Lo único que no llegó a decir Lula en su vehemente, pero reposado,
examen condenatorio de la gestión de la pandemia por el actual
gobierno fue que iba a desafiar a Bolsonaro en las elecciones
de 2022 como candidato presidencial del Partido de los Trabajadores
(PT). Pero esto fue lo que mejor entendieron propios y ajenos,
que al Donald Trump brasileño le había llegado su Joe Biden.
A sus 75 años, Lula desde el primer día se mostró
dispuesto a comportarse, sin dejar lugar a la duda, como el
perfecto centrista en un país desquiciado, tal como actuó
el actual presidente norteamericano, tres años mayor que él.
El jueves, el gobierno, el congreso, los gobernadores, las
otras fuerzas de la oposición, los medios, el empresariado,
todos habían tomado nota, y admitiéndolo o no, reaccionaron
a un nuevo escenario electoral donde un nuevo Lula enfrentará
al Bolsonaro de siempre. El analista político Cláudio Couto
lo resumió así para radio Bandeirantes: "Lula vino a decirle
al electorado: 'Yo sé que Brasil necesita, y que ustedes quieren,
un candidato de centro para las presidenciales de 2022. Acá
lo tienen: soy yo'". El lema que guía a Lula parece ser 'Moderación
o Muerte'. Ante las cifras de muertes y del colapso del sistema
hospitalario por Covid-19 –y la perspectiva de que la pandemia
siga cobrándoselas en números cuya mengua los epidemiólogos
independientes o internacionales, y aun los funcionarios federales
o estaduales calculan que demorará al menos hasta la primavera
austral–, la disyuntiva se vuelve literal entre lo que él
busca encarnar y lo que Bolsonaro de hecho encarna (a pesar
de su constante reiteración de que la peste es un hecho natural
contra el cual el gobierno puede poco, y arriesga mucho con
cada error).

La pandemia golpea fuerte a Brasil.
En su conferencia de prensa, Lula colocó el
acento sobre la deficiente gestión de la administración Bolsonaro
en campañas y medidas de prevención y evitación de los contagios
y en programar anticipadamente la obtención de vacunas y planificar
coordinadamente las campañas de vacunación.

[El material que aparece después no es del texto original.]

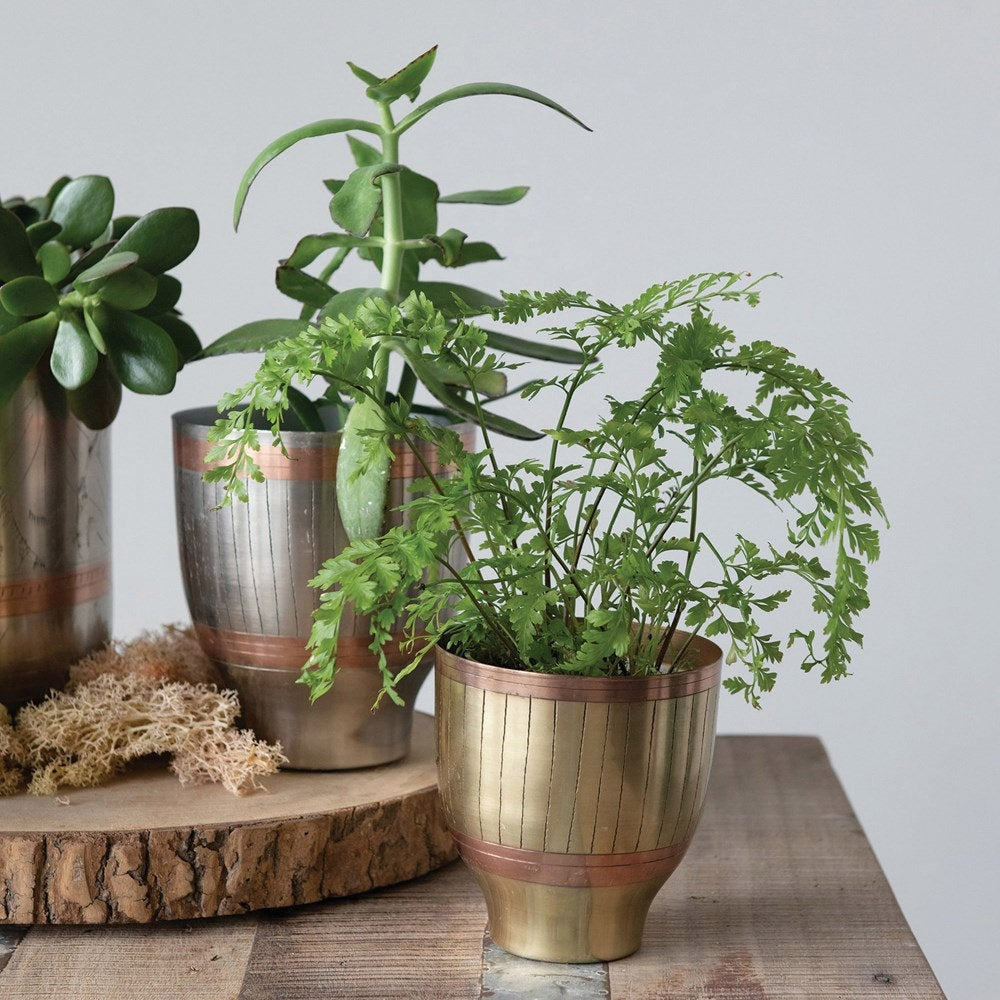 Engraved Metal Planters
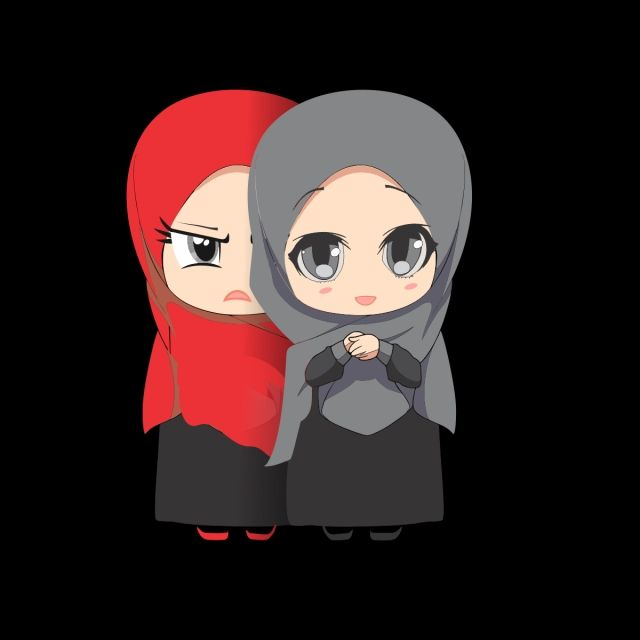 Muslim Cartoon Girl Islam Muslim Peace Png Transparent Image And Clipart For Free Download Friend Cartoon Best Friends Cartoon Cartoon Clip Art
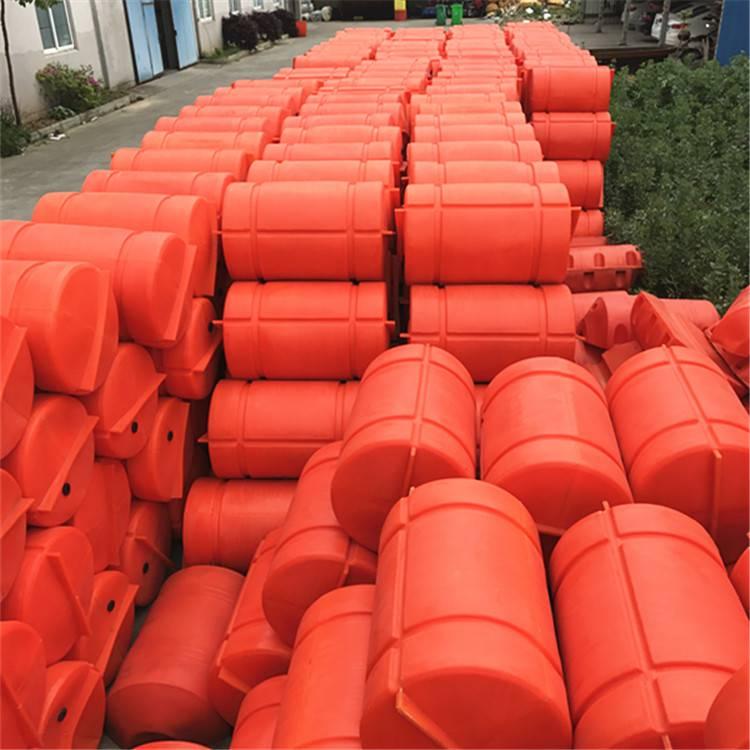 上海水源地拦污浮筒 食品塑料拦污浮排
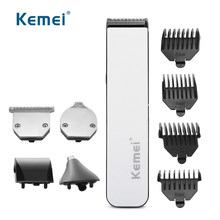 Kemei Hair ClippersตัดผมProfesional Multifunction Electric Hair Trimmerไร้สายแกะสลักผู้ชายGroomingเครื่องตัดผม(China)
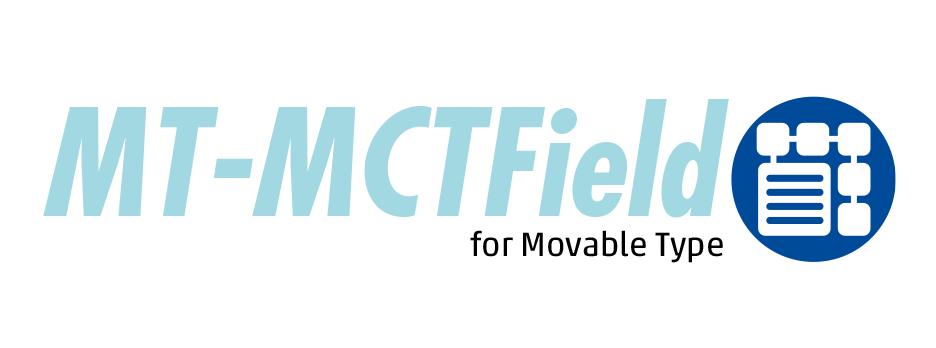 mt-minifer-logo-wide.png
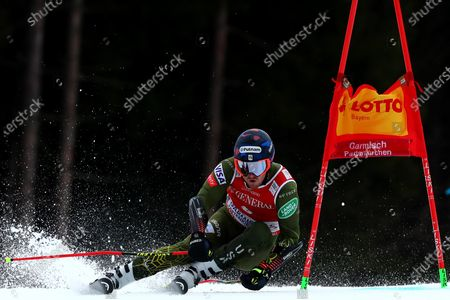 Ted Ligety of The USA races down the course during the Audi FIS Alpine Ski World Cup Giant Slalom race on in Garmisch-Partenkirchen, Germany
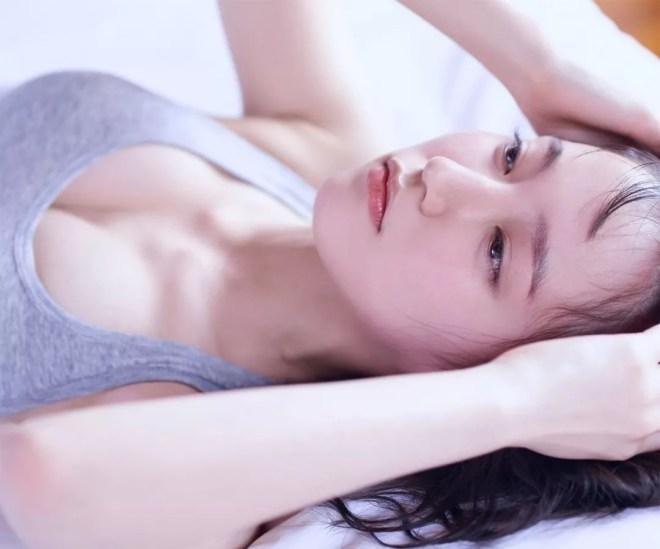 吉岡里帆 (22)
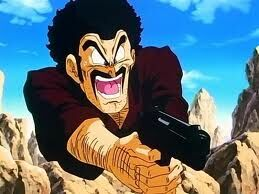 DBZ Mr. Satan with Gun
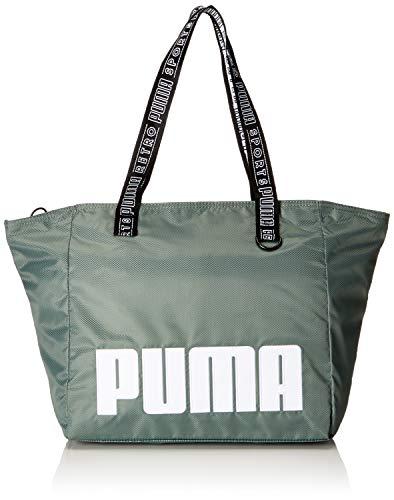 PUMA Damen Prime Street L Shopper Tasche, Laurel Wreath, OSFA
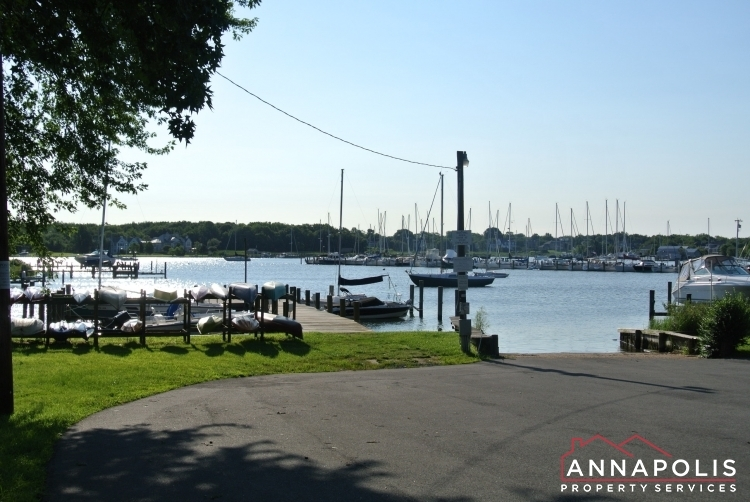 107 great lake drive id1040 boat ramp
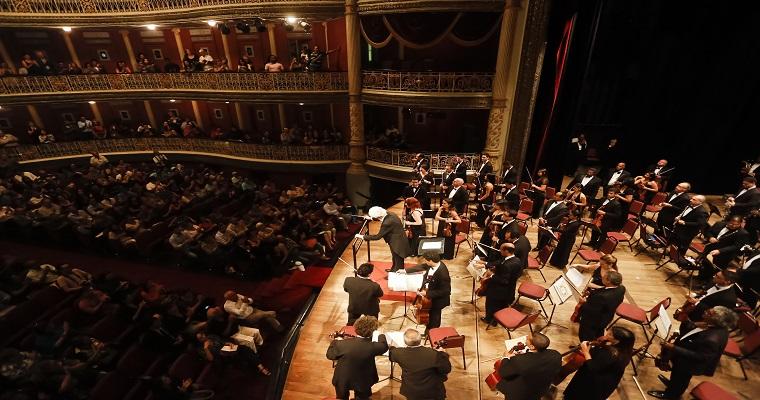 Orquestra Sinfônica do Recife realiza mais um concerto gratuito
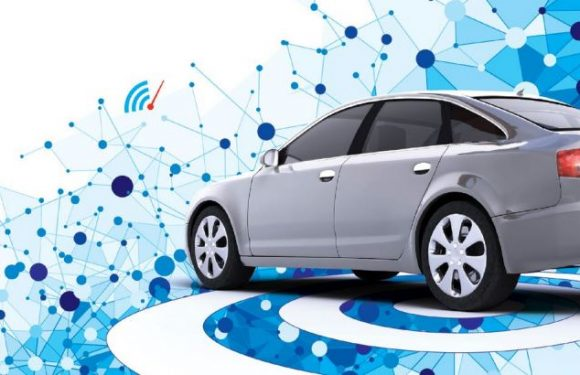 Testing and Validation of Advanced Driver Assistance Systems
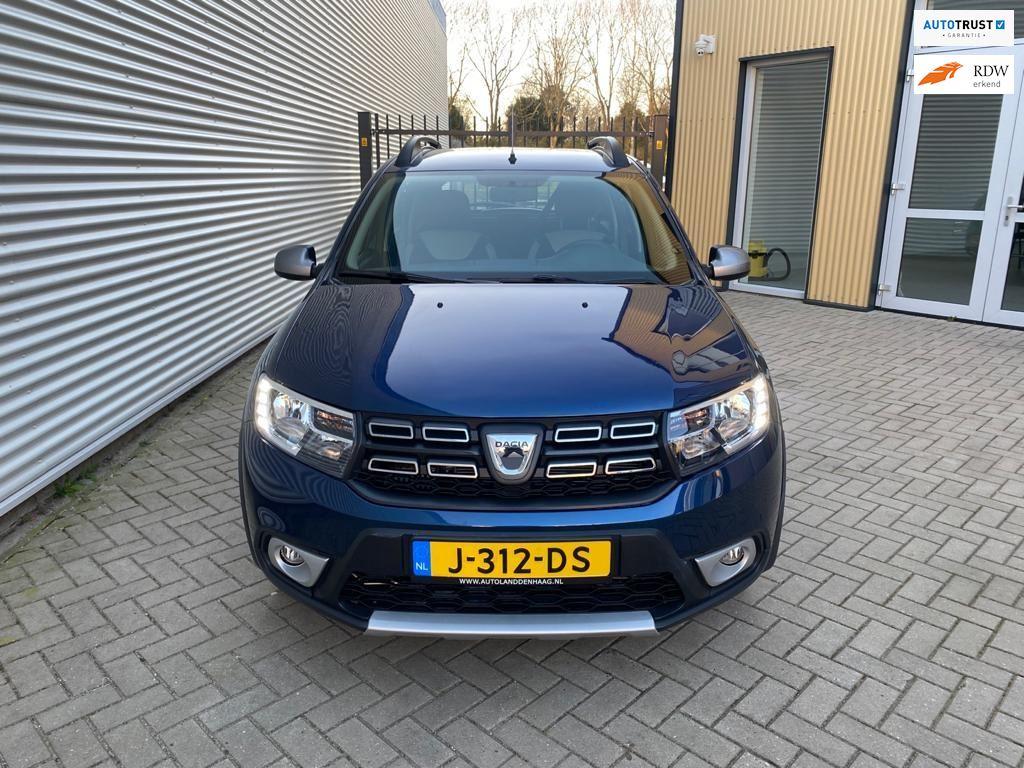 Dacia Sandero occasion - Autoland Den Haag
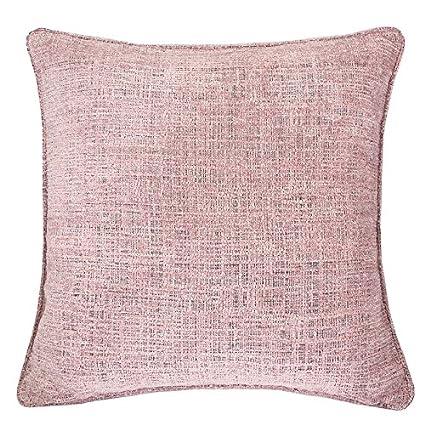Amazon.com: Homey Cozy Chenille Textured Throw Pillow Cover,Heavy ...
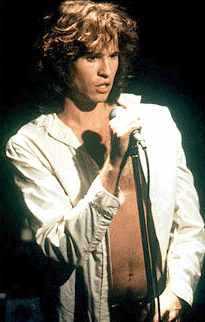 The Doors\u0027 music is undoubtedly the strong point of the film \u2013 while the story itself does its best to show Morrison as the tortured soul of a generation ...  sc 1 st  Unsung Films & The Doors (1991) by Oliver Stone - Unsung Films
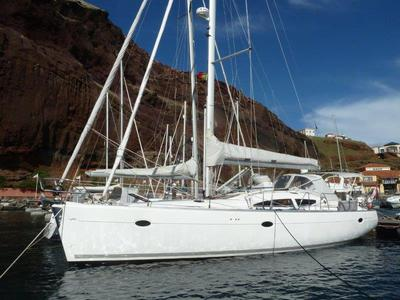 In Madeira, with removable staysail rigged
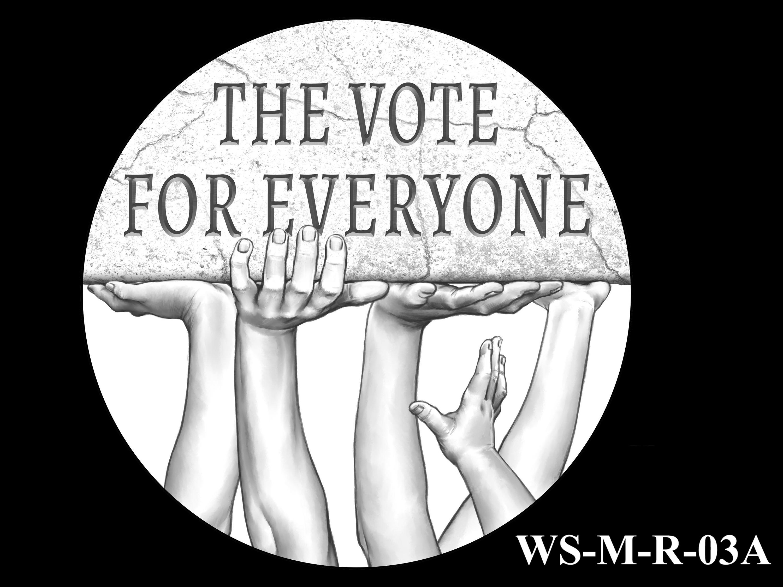 WS-M-R-03A -- Women's Suffrage Centennial Program - Modern Focus - Reverse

La base de la
polarización, en esta primera presentación pública de un Lula
razonable, que no exhibía heridas de los meses de cárcel,
era el contraste entre dos presidencias suyas ahora lejanas
pero nunca olvidadas, cuando los brasileños vivieron mejor
que nunca, y la presidencia actual, cuando mueren más que
nunca en un vacío de gestión tanto más firme porque el gobierno
desiste de gestionar en áreas que considera extrañas, y señala
que el límite de su responsabilidad son los recursos de los
que dispone. Aun si esas limitaciones fueran en verdad hechos
naturales intangibles, aun si el ubicuo memento mori del presidente
Bolsonaro –"Dejen de lloriquear, todos nos vamos a morir"–
no fuera un resguardo del conformismo o la indiferencia, insistió
Lula, el gobierno es errático, incompetente y fatalmente desprovisto
de determinación y organización. En su reacción en vivo del
jueves, Bolsonaro negó estas acusaciones una por una –están
haciendo todo lo que se puede dentro de lo que se puede, aseguró
al periodismo en Brasilia en una declaración cuidadosamente
espontánea en la vía pública–. En cuanto a si gestiona bien,
¿qué duda cabe?, porque "imaginen a Lula presidente: todo
sería peor, porque si ahora los recursos son siempre insuficientes,
con esa ladrón habría mucho menos, porque se robaría el 90%
de los fondos estatales asignados a la lucha contra el Covid-19."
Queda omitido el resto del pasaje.